Task list:
**A)** Using the reference page for binom_contingency(), write out the part between "<data-masking> quoted name" and "from other methods.", inclusive, replacing "methods" with "functions".
**B)** Answer these questions from the binom_contingency() reference page:
(i) What is the default value of .level?
(ii) What values should the dependent variable take?
(iii) What two kinds of object may be given as .data?
**C)** For each statement, say whether the binom_contingency() reference page supports it, quoting the words that decide it.
(i) The .propci argument defaults to TRUE.
(ii) For binomial_contingency(), the ... argument takes factor or character vector columns.
(iii) The .drop_zero argument defaults to FALSE.

Passage to read:
-=-=-=-=-

Binomial Contingency Table for Data with a Binary Outcome

binom_contingency() creates a binomial contingency table for data with a binary dependent variable and one or more categorical independent variables, optionally including totals, proportions and confidence intervals.

Usage

binom_contingency(
  .data,
  .dep_var,
  ...,
  .drop_zero = FALSE,
  .propci = FALSE,
  .level = 0.95
)

as_binom_contingency(object, ...)

# S3 method for class 'data.frame'
as_binom_contingency(
  object,
  ...,
  .pn = NULL,
  .qn = NULL,
  .drop_zero = FALSE,
  .propci = FALSE,
  .level = 0.95
)

Arguments

.data

a data frame, or a data frame extension (e.g. a tibble).

.dep_var

<data-masking> quoted name of a binary dependent variable, which should be numeric with values of 0 and 1.

...

for binomial_contingency(): <tidy-select> quoted name(s) of one or more factor or character vector columns in .data, to be included in (or excluded from) the output.

for as_binomial_contingency(): further arguments passed to or from other methods.

.drop_zero

logical. If TRUE, levels of explanatory factors for which values of .dep_var are either all zero or all one are dropped from the output; default FALSE.

-=-=-=-=-

Data for analysis:
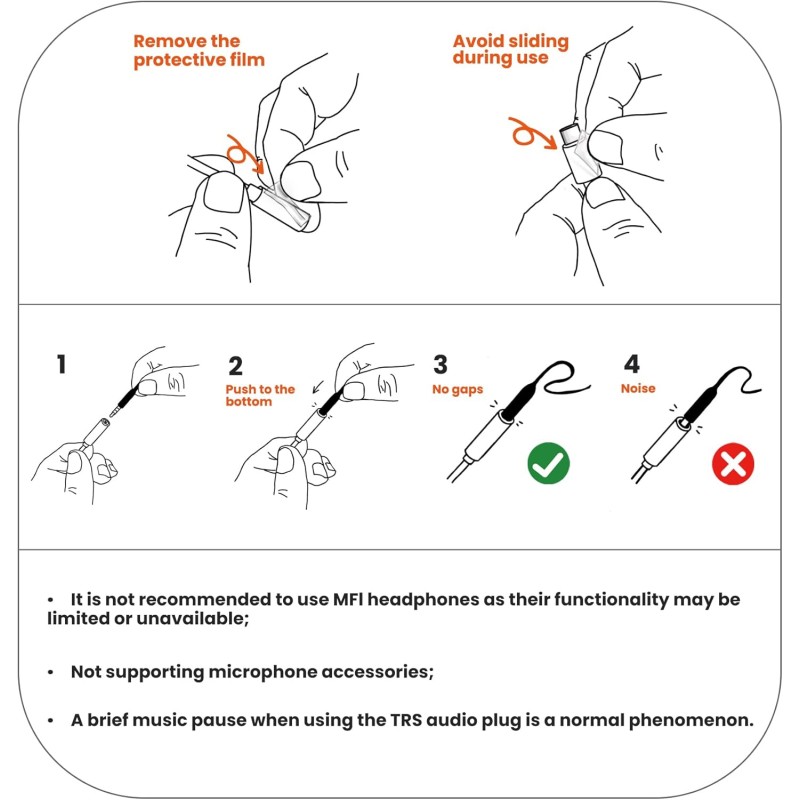 Remove the protective film

Avoid sliding during use

1

2
Push to the bottom

3
No gaps

4
Noise

• It is not recommended to use MFI headphones as their functionality may be limited or unavailable;

• Not supporting microphone accessories;

• A brief music pause when using the TRS audio plug is a normal phenomenon.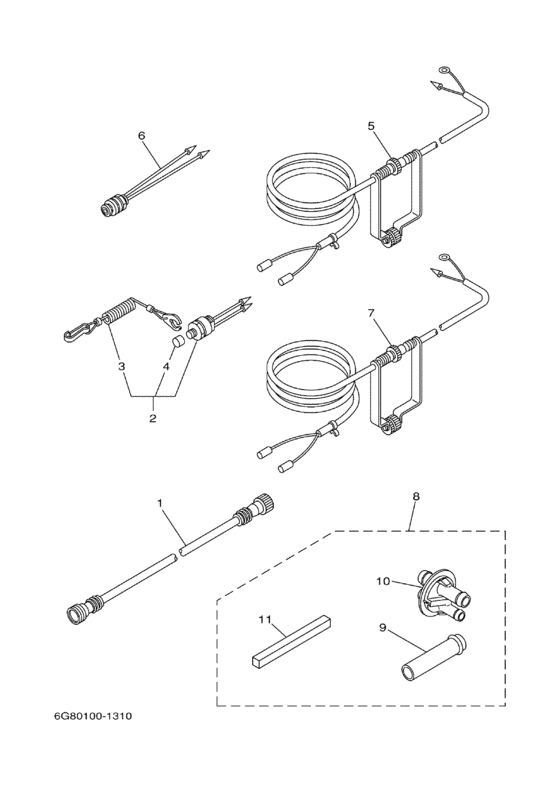 6
5
7
3
4
2
1
8
10
11
9
6G80100-1310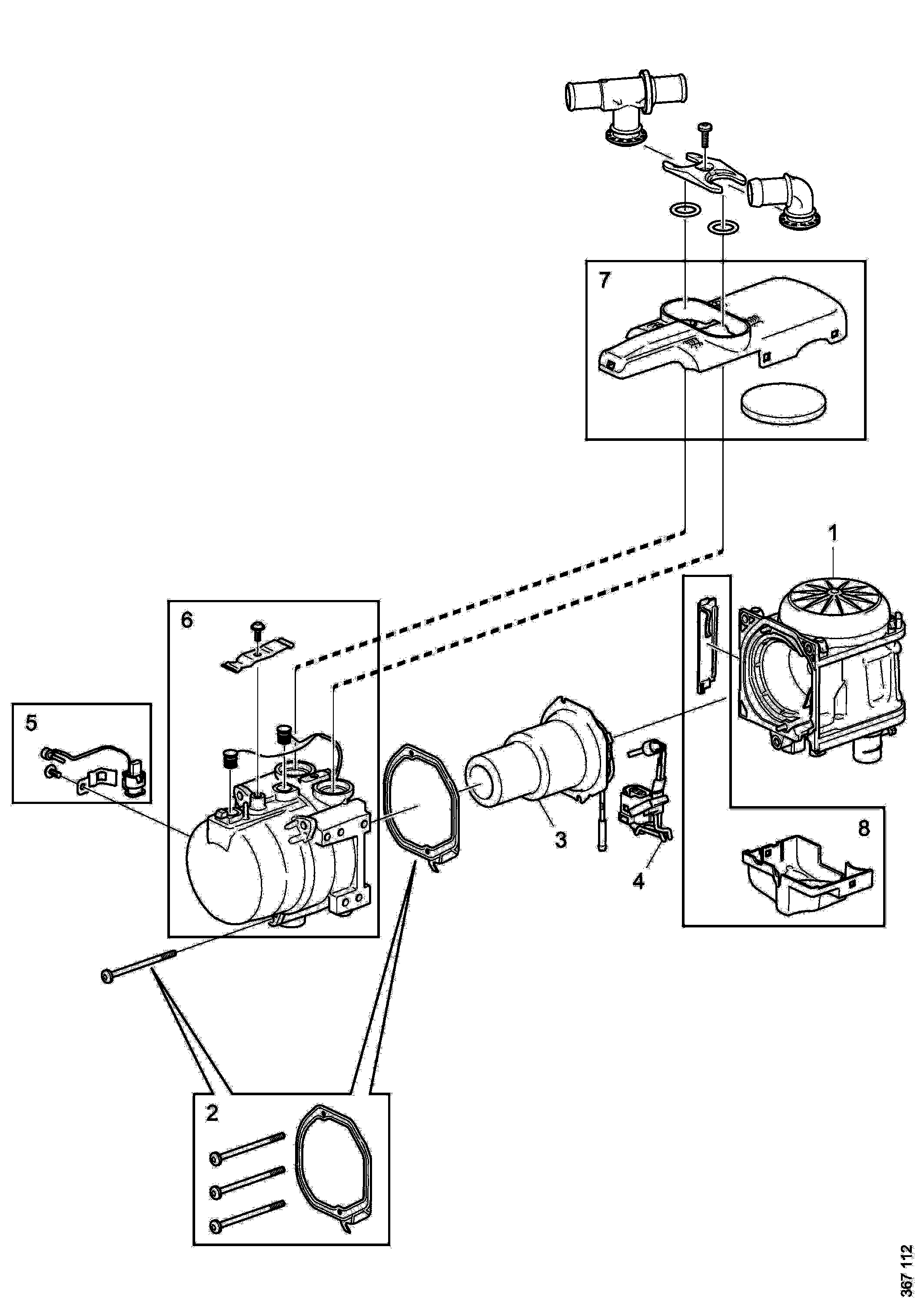 7

1

6

5

3

4

8

2

367 112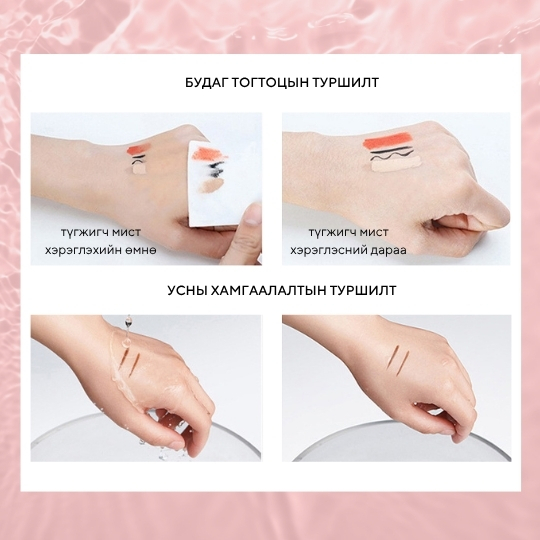 БУДАГ ТОГТОЦЫН ТУРШИЛТ

түгжигч мист хэрэглэхийн өмнө

түгжигч мист хэрэглэсний дараа

УСНЫ ХАМГААЛАЛТЫН ТУРШИЛТ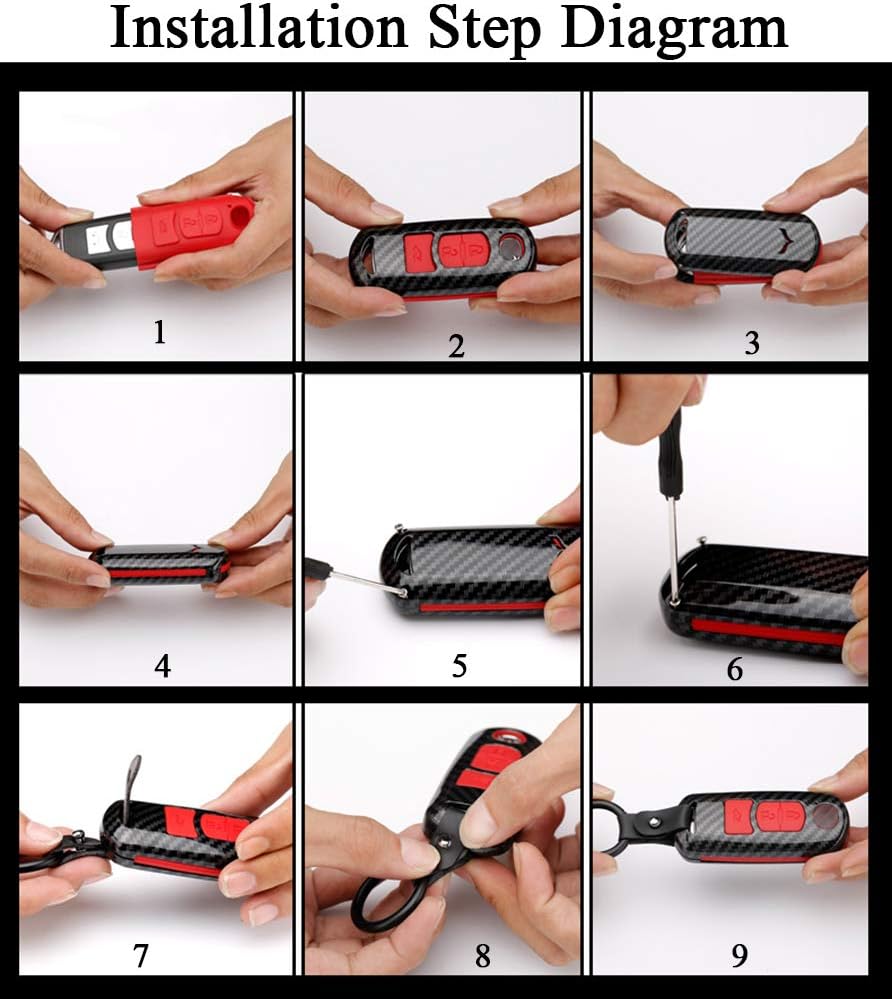 Installation Step Diagram

1

2

3

4

5

6

7

8

9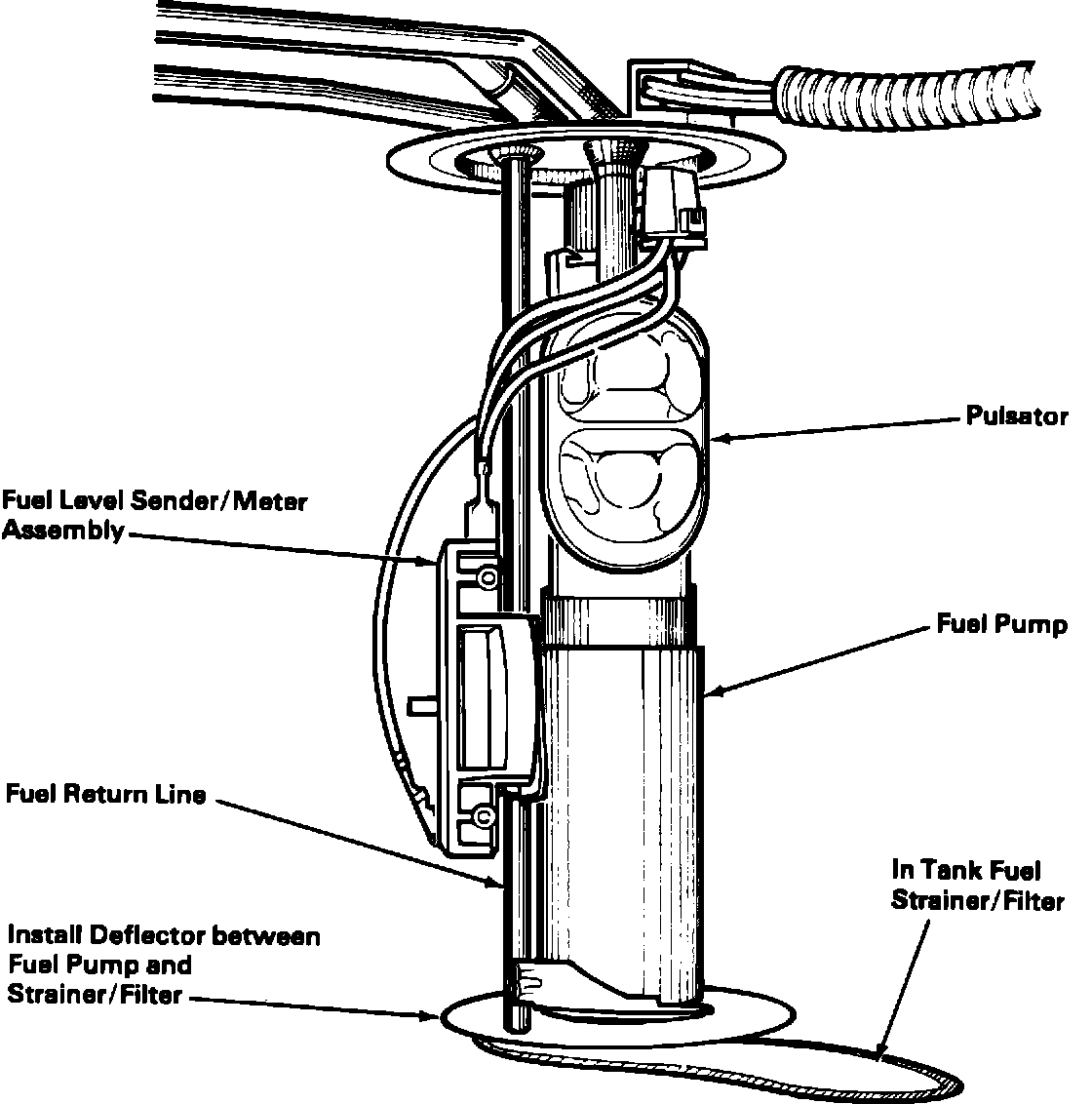 Pulsator

Fuel Level Sender/Meter Assembly

Fuel Pump

Fuel Return Line

In Tank Fuel Strainer/Filter

Install Deflector between Fuel Pump and Strainer/Filter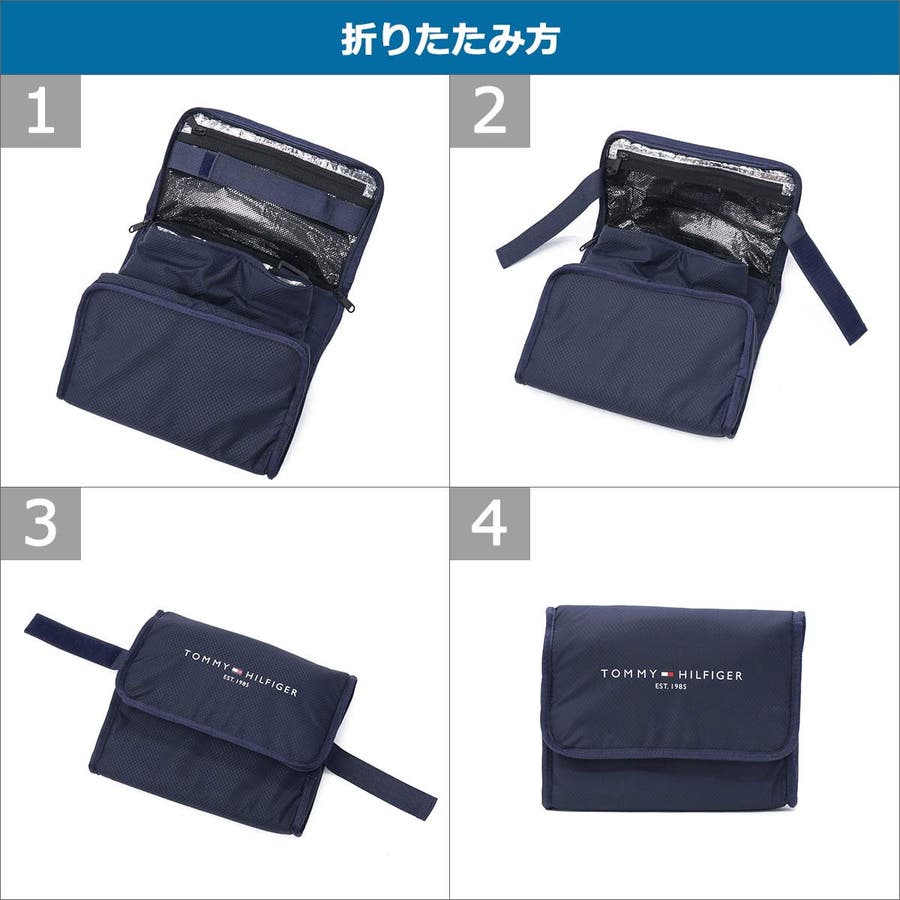 折りたたみ方

1

2

3

TOMMY HILFIGER
EST. 1985

4

TOMMY HILFIGER
EST. 1985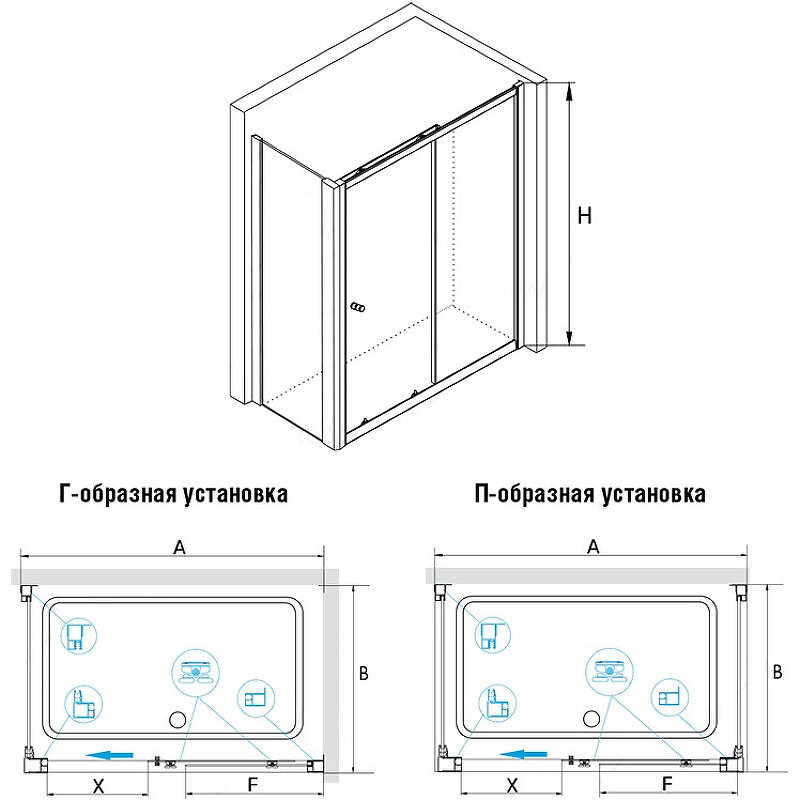 H

Г-образная установка

A

B

X

F

П-образная установка

A

B

X

F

-=-=-=-=-

Results of the tasks:
**A)**
<data-masking> quoted name of a binary dependent variable, which should be numeric with values of 0 and 1.

...

for binomial_contingency(): <tidy-select> quoted name(s) of one or more factor or character vector columns in .data, to be included in (or excluded from) the output.

for as_binomial_contingency(): further arguments passed to or from other functions.

**B)**
(i) 0.95
(ii) 0 and 1
(iii) A data frame or a data frame extension, such as a tibble

**C)**
(i) No: ".propci = FALSE"
(ii) Yes: "quoted name(s) of one or more factor or character vector columns in .data"
(iii) Yes: "default FALSE."